** SELECTION **
[Start]
Maintaining directional control while stopping a four-wheeled vehicle skidding on a slippery surface, or in a panic stop situation where the vehicle operator is applying excessive pressure to the brake pedal, requires attention to a number of interrelated problems including: getting the vehicle stopped in a reasonable distance; maintaining steering control; and controlling a condition known as yaw, where the rear wheels of the vehicle break loose before the front wheels and the rear end of the vehicle swings around toward the front of the vehicle. If yaw is not controlled, the rear end of the vehicle may swing far enough around toward the front to cause the vehicle to spin, slide sideways into an obstacle, or even overturn.
[End]
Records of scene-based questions
[Start]
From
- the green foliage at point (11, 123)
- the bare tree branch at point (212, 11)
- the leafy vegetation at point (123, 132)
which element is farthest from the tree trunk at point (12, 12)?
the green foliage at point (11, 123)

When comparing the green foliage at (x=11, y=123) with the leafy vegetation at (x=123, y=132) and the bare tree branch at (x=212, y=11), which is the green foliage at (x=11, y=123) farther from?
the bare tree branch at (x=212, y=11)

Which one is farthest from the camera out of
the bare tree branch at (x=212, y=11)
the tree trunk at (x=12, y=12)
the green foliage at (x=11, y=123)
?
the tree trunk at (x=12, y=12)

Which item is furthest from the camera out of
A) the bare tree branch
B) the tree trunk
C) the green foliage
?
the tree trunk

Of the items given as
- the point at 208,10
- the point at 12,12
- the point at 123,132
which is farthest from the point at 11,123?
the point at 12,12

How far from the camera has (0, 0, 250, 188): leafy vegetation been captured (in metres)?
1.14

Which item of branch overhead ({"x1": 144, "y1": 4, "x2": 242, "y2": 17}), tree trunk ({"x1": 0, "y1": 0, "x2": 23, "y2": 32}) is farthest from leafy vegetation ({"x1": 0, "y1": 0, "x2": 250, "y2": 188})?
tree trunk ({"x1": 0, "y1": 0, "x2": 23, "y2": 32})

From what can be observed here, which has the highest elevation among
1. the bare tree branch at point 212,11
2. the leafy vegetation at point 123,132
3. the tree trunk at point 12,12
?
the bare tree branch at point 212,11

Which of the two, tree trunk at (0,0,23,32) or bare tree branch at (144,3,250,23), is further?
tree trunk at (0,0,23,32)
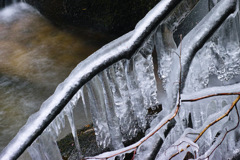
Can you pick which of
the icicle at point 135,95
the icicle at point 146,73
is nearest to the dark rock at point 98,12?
[End]
** TASKS TO PERFORM **
**1)** Echo the braking passage word for word, from "Maintaining directional control" to "or even overturn.".
**2)** Carry on the passage about controlling yaw during a skid, starting right after its final sentence.

** EXERCISE ANSWERS **
**1)**
Maintaining directional control while stopping a four-wheeled vehicle skidding on a slippery surface, or in a panic stop situation where the vehicle operator is applying excessive pressure to the brake pedal, requires attention to a number of interrelated problems including: getting the vehicle stopped in a reasonable distance; maintaining steering control; and controlling a condition known as yaw, where the rear wheels of the vehicle break loose before the front wheels and the rear end of the vehicle swings around toward the front of the vehicle. If yaw is not controlled, the rear end of the vehicle may swing far enough around toward the front to cause the vehicle to spin, slide sideways into an obstacle, or even overturn.

**2)**
Vehicles such as light trucks, which routinely operate with only minimal weight over the rear wheels when they are not carrying a load, present special problems for brake designers in dealing with yaw. The rear brakes must be capable of stopping the truck in a required distance, as specified in government regulations, while carrying a full load and operating at the full gross vehicle weight of the truck. When the truck is operating empty, however, because there is so little weight over the rear wheels, the rear wheels tend to break loose from the driving surface under much lighter brake loads than do the rear wheels of vehicles, such as passenger cars, where the vehicle weight is more evenly distributed to the front and rear wheels.
Modern all-wheel anti-lock (AWAL) brake systems provide improved directional stability in stopping a vehicle in a skidding situation. Such AWAL brake systems typically include an electronic control unit (ECU) that receives wheel speed signals from speed sensors on the front and rear wheels. The ECU detects the impending onset of wheel lock-up by monitoring the speed of the wheels. When an impending lock-up is detected, the ECU takes control of the AWAL brake system, and rapidly pulses the brakes to prevent the brakes from locking the wheels, so that some measure of control is retained even if the braking surface is too slippery to allow normal braking.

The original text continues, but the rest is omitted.